HAŞMET BABAOĞLU / ‘İnsanlık: Aciz, güçsüz çocuklar…’


“İnsan için, insanlardan meydana gelen bir toplum için özgürlükten daha ağır bir yük yoktur… İnsana, o mutsuz varlığa dünyaya gelirken birlikte getirdiği özgürlük bağışını bir an önce devredebileceği birini bulmaktan daha çok çile çektiren bir dert yoktur.”
***
Nasıl sarsıcı cümleler değil mi?
Bilenler bilir…
Dostoyevski’nin “Büyük Engizisyoncu”sunun sözleri bunlar…
İlk karşılaştığınızda, “Bize uzak şeyler söylüyor, ne de olsa bir Ortodoks Hıristiyan” deyip hesaplaşmaktan kaçacağınız sözler…
Ama sonra gün gelir…
Karamazov Kardeşler’i ara sıra karıştıranlardan olursanız…
Bu roman kahramanının bazen gecelerinizi ele geçiren sorgulamalara kapı açtığını itiraf edersiniz…
Hele Batı’nın parlak yükselişi ve beklenen trajik çöküşü üzerine söyledikleri müthiştir.
Ve mesela şu satırı okurken hâlâ ürperirim: “İnsanları ancak özgürlüklerinden vazgeçtikleri zaman özgür olduklarına inandıracağız…”
***
Dostoyevski “dünyevi ekmeğin” insanlık için gizli ama güçlü bir tapınma nesnesi olduğunu düşünüyordu…
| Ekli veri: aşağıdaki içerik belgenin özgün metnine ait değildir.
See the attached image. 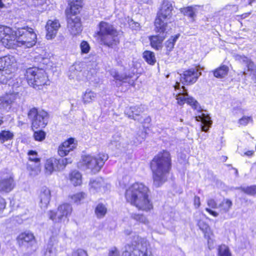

Ona göre insanın maddi ihtiyaçları önce Roma Katolik Kilisesi‘ni, sonra bütün toplumları ele geçirmiş, bir tür “din” olup çıkmıştı…
“Uygarlık bu kadar maddi bir temel üzerinde sağ kalamaz” diyordu.
Batı eninde sonunda bu maddi bağlanmanın ceremesini çekecek, “toplum yavaş yavaş yok olacak”tı…
***
Şimdi ekrandaki diğer pencerede The Economist’in yeni sayısının kapağı açık.
Hani bomboş bir arazide (otopark) yalnız başlarına bir çekirdek aile ve bir arabanın fotoğraflandığı ve üzerine “Peak Human/Zirve İnsan” yazılı kapak!
Toplum böyle mi bitecek yoksa?
Dosto’nun “materyalistleri”nin dünyaya çizdikleri kader
Hani böyle şeyleri geçmişte biz söylediğimizde “Hıh, sizi gidi komplo teoricileri!” diyordunuz, şimdi niye görmezden geliyorsunuz?
***
Tolstoy’dan, Dosto’dan söz ettiğim pazar yazılarımın üzerinden epey zaman geçti…
Tekrar dönsem mi acaba?
Bak şimdi, aklıma geldi…
İsa‘ya ne diyordu Büyük Engizisyoncu?..
“Sen onlara değer verdin, gururlandılar. Onlara aciz, güçsüz çocuklar olduklarını, ama en tatlı mutluluğun da bu olduğunu öğreteceğiz.”
Sanki küresel elitlerin ideoloğu gibi, değil mi?